Like human beings all over the globe 10,000 years ago, people in a place called the Levant were living in mountain caves and making their living by hunting and gathering. They fed themselves by fishing, hunting gazelle and other mammals, and by gathering fruits, roots, and seeds including the intensive gathering of many wild cereal grasses. Then, between 13,000 and 9000 BCE, their world began to change. The global climate was warming and these people began to settle in villages and build houses of stones and mud bricks. By 7000 BC these people were evolving into the world's first farmers. From that time on, most human beings have been feed by agriculture not by hunting and gathering.
This is important for several reasons. First, agriculture can support higher population densities than hunting and gathering. Second, the transition to agricultural set the stage for the next step in the story of human evolution – the development of what we call civilization. There are many definitions of civilization but basically civilization means the presence of densely populated cities/states, and the bureaucracy to run them.
The very first civilization, or state society, evolved just east of the Levant in the river valley of the Tigris and Euphrates Rivers south of the Zagros Mountains. (You know… IRAQ!) Over the next 2000 years, agriculture spread from the Levant. It spread eastward down the river valleys of the Tigris and Euphrates of today’s Iraq and to the Indus Valley in Pakistan. It spread south to the Nile Valley of Egypt. It spread north into Turkey and Southern Europe and into Greece. Civilizations all across the Middle East flourished.
However, somewhere between 2000 and 1200 BCE, these civilizations descended into chaos. They left us with grand monuments (Sumer, Egypt, Minoan) and a great mystery to ponder…What happened?
Guess what…. the global climate changed!
Except for the global warming that happened 10,000 years ago, the climate changes of the last 8000 years have been times of global cooling, not warming. However, what you need to know is this. For modern humans, it does not much matter whether the global temperature is going up or going down.

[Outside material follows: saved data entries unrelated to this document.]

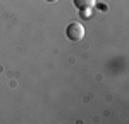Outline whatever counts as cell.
Instances as JSON below:
<instances>
[{
	"mask_svg": "<svg viewBox=\"0 0 129 124\" xmlns=\"http://www.w3.org/2000/svg\"><path fill=\"white\" fill-rule=\"evenodd\" d=\"M67 38L71 41H81L84 38V26L81 24V22H71L69 26H67Z\"/></svg>",
	"mask_w": 129,
	"mask_h": 124,
	"instance_id": "obj_1",
	"label": "cell"
},
{
	"mask_svg": "<svg viewBox=\"0 0 129 124\" xmlns=\"http://www.w3.org/2000/svg\"><path fill=\"white\" fill-rule=\"evenodd\" d=\"M47 2H59V0H47Z\"/></svg>",
	"mask_w": 129,
	"mask_h": 124,
	"instance_id": "obj_3",
	"label": "cell"
},
{
	"mask_svg": "<svg viewBox=\"0 0 129 124\" xmlns=\"http://www.w3.org/2000/svg\"><path fill=\"white\" fill-rule=\"evenodd\" d=\"M72 2H74V5L79 10L91 9V7H95V4H96V0H72Z\"/></svg>",
	"mask_w": 129,
	"mask_h": 124,
	"instance_id": "obj_2",
	"label": "cell"
}]
</instances>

What matters is that it is changing!
Why? It’s because both global warming and global cooling change where it rains and we humans put our civilizations where it rains.
And why is that? Simple put, it is because we build our civilizations where people can be fed. And guess what - the plants we eat and the plants we feed to the animals we eat need water to grow!!!!! And just enough water, not too much and not too little! Putting it another way…..
It’s Agriculture!!!!
Very interesting and very true! Ecosystems we depend on are defined by the weather patters. If the rain moves and the city doesn't how will we have to compensate? More pipes, trucks, and canals or will cities like Las Vegas become ghost towns?
ReplyDeleteHmmm, good question. Today we can live anywhere because we have most of our food "shipped" in by trucks etc. Most of the first civilzations could not do this and founded their cities next to rivers (posts to come). However the farms where our food comes from still require rain/water or they will have nothihg to ship to us in the city.